▶ [EXERCISE]:
Lines before the one containing "Is the conical" are excluded; reproduce that line and all lines after it in the entries below, exactly.

▶ [WORKING DATA]:

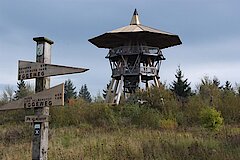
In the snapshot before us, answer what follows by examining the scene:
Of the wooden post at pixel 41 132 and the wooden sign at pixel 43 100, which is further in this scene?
the wooden post at pixel 41 132

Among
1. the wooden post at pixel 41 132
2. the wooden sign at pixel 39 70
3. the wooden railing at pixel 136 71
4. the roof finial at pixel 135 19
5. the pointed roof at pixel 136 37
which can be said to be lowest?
the wooden post at pixel 41 132

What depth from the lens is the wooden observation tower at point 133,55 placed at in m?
31.9

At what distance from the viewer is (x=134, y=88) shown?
32969 millimetres

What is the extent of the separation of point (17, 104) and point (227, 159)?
4.58 m

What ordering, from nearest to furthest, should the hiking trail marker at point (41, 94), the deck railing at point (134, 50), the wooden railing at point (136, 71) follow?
1. the hiking trail marker at point (41, 94)
2. the wooden railing at point (136, 71)
3. the deck railing at point (134, 50)

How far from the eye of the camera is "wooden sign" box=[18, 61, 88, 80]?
5484mm

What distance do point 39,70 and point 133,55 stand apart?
27343 millimetres

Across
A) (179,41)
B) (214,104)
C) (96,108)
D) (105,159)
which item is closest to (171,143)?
(105,159)

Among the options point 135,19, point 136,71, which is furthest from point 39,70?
point 135,19

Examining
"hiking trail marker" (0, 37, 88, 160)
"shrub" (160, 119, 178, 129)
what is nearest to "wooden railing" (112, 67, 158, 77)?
"shrub" (160, 119, 178, 129)

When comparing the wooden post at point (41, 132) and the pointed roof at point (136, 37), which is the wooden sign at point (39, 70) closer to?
the wooden post at point (41, 132)

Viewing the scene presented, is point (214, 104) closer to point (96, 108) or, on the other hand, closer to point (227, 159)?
point (96, 108)

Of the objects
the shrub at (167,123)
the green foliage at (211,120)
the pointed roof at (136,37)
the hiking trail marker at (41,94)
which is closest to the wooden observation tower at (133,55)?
Result: the pointed roof at (136,37)

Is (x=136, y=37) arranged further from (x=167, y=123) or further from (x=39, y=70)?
(x=39, y=70)
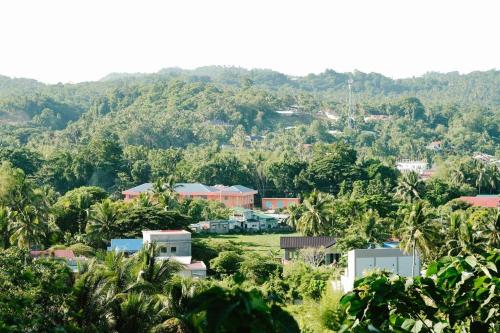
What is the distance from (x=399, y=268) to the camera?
Answer: 97.1 feet

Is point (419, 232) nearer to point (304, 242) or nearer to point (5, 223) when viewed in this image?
point (304, 242)

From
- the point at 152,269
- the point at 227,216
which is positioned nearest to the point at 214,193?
the point at 227,216

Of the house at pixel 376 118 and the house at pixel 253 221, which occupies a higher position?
the house at pixel 376 118

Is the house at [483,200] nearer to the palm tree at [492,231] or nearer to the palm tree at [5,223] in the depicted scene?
the palm tree at [492,231]

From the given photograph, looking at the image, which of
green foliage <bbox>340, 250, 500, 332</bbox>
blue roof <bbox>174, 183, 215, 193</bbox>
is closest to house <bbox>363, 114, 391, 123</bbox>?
blue roof <bbox>174, 183, 215, 193</bbox>

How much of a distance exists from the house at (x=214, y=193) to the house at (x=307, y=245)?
76.9ft

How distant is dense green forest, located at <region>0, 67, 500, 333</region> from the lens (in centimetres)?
434

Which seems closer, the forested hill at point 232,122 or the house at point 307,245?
the house at point 307,245

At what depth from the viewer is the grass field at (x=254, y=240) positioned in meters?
40.8

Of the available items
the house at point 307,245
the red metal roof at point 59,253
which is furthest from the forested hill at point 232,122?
the house at point 307,245

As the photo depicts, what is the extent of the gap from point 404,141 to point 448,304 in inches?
4396

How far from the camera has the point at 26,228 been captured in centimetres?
2941

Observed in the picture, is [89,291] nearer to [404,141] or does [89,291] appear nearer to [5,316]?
[5,316]

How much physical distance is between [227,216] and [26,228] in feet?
74.9
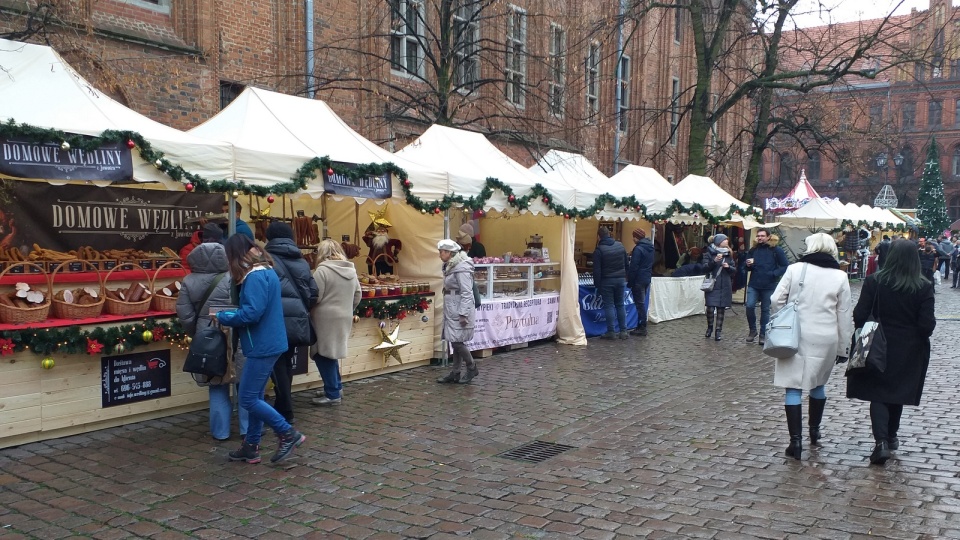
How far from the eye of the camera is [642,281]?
12.8 m

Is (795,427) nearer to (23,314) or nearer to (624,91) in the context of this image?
(23,314)

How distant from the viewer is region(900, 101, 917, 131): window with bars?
196 ft

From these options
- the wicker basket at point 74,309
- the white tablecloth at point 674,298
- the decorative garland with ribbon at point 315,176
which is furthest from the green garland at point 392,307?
the white tablecloth at point 674,298

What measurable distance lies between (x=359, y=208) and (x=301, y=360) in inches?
138

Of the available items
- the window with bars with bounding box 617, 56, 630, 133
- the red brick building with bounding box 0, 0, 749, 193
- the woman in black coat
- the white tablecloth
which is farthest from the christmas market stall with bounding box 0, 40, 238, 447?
the window with bars with bounding box 617, 56, 630, 133

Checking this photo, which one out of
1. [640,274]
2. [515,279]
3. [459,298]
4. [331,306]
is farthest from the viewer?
[640,274]

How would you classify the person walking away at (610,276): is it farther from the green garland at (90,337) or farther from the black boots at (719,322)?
the green garland at (90,337)

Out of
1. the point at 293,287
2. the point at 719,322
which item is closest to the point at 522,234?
the point at 719,322

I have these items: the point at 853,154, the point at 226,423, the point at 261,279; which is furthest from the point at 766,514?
the point at 853,154

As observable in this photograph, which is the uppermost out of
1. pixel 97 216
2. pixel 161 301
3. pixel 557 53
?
pixel 557 53

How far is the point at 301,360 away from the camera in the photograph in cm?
775

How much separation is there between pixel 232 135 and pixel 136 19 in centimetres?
589

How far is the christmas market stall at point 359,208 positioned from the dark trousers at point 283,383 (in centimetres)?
125

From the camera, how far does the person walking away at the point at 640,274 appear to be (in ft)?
41.5
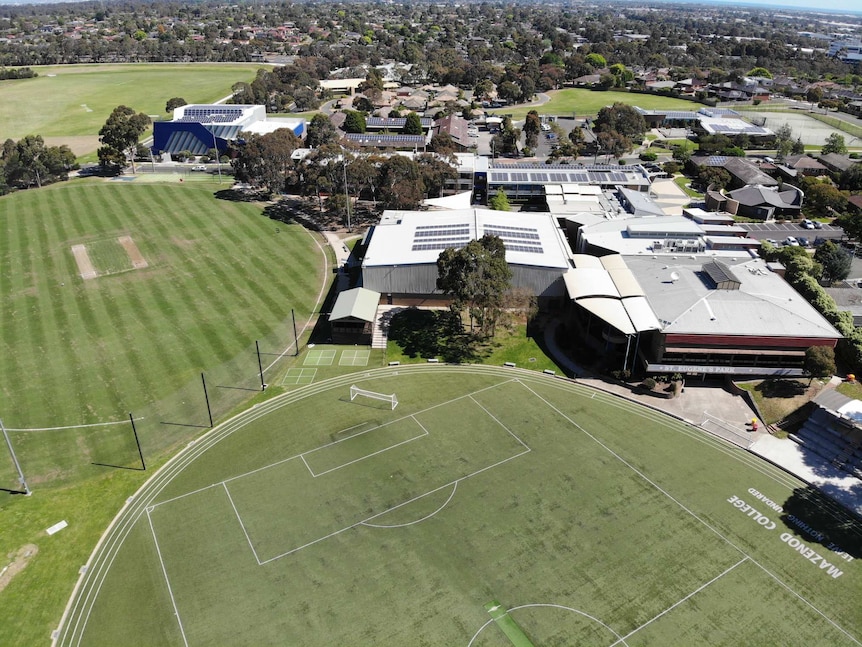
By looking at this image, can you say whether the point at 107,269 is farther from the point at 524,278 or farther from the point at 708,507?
the point at 708,507

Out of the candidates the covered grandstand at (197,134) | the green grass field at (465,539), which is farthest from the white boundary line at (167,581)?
the covered grandstand at (197,134)

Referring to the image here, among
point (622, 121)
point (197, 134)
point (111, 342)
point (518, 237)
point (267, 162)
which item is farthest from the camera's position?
point (622, 121)

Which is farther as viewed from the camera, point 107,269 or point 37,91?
point 37,91

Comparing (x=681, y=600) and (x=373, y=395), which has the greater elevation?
(x=373, y=395)

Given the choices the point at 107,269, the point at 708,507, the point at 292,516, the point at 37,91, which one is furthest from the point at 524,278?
the point at 37,91

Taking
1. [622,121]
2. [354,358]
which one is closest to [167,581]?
[354,358]

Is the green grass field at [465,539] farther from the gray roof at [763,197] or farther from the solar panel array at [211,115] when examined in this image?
the solar panel array at [211,115]

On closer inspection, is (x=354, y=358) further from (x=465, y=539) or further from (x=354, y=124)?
(x=354, y=124)
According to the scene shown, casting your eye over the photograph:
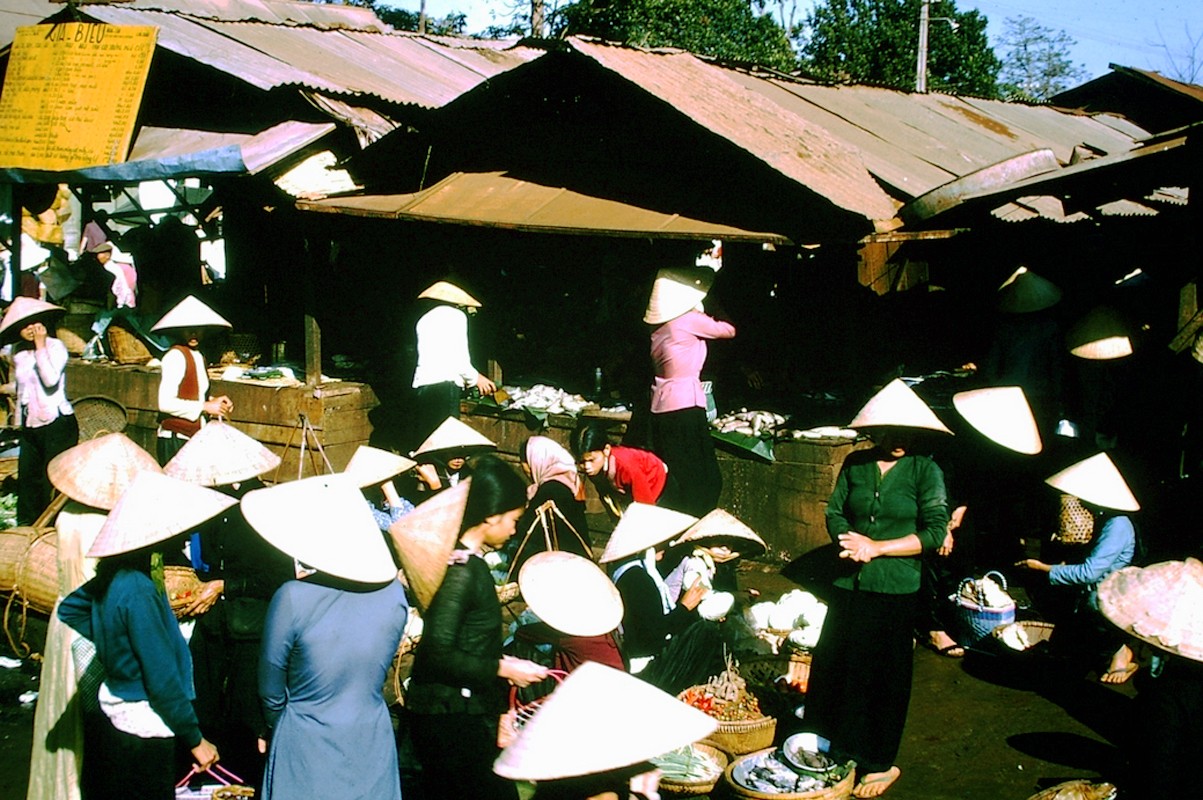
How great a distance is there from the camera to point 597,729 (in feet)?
10.4

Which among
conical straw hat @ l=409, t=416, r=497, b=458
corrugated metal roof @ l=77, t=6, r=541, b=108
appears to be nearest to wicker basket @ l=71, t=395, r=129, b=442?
corrugated metal roof @ l=77, t=6, r=541, b=108

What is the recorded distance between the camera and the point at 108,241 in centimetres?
1480

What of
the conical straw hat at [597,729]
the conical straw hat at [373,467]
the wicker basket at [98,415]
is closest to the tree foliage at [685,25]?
the wicker basket at [98,415]

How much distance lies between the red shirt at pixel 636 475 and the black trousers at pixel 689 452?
3.09 feet

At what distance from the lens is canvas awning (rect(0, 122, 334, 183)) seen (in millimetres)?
9531

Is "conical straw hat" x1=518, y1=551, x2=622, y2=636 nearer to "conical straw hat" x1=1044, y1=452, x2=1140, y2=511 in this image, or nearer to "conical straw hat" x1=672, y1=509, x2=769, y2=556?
"conical straw hat" x1=672, y1=509, x2=769, y2=556

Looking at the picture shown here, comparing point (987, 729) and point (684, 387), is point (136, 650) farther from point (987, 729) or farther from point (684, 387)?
point (684, 387)

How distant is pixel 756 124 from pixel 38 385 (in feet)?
21.2

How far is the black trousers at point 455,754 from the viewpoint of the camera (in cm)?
401

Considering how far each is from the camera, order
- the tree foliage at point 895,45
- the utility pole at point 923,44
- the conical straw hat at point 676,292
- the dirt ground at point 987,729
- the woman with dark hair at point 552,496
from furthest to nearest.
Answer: the tree foliage at point 895,45, the utility pole at point 923,44, the conical straw hat at point 676,292, the woman with dark hair at point 552,496, the dirt ground at point 987,729

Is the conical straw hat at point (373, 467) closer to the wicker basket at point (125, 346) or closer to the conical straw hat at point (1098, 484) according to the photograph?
the conical straw hat at point (1098, 484)

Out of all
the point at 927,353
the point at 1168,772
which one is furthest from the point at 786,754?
the point at 927,353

▶ [EXERCISE ANSWER]:
Is the conical straw hat at point (373, 467) closer to the wicker basket at point (125, 346) or closer to the conical straw hat at point (1098, 484) according to the photograph?
the conical straw hat at point (1098, 484)

Out of all
the point at 927,353
the point at 1168,772
which one is furthest from the point at 786,754?
the point at 927,353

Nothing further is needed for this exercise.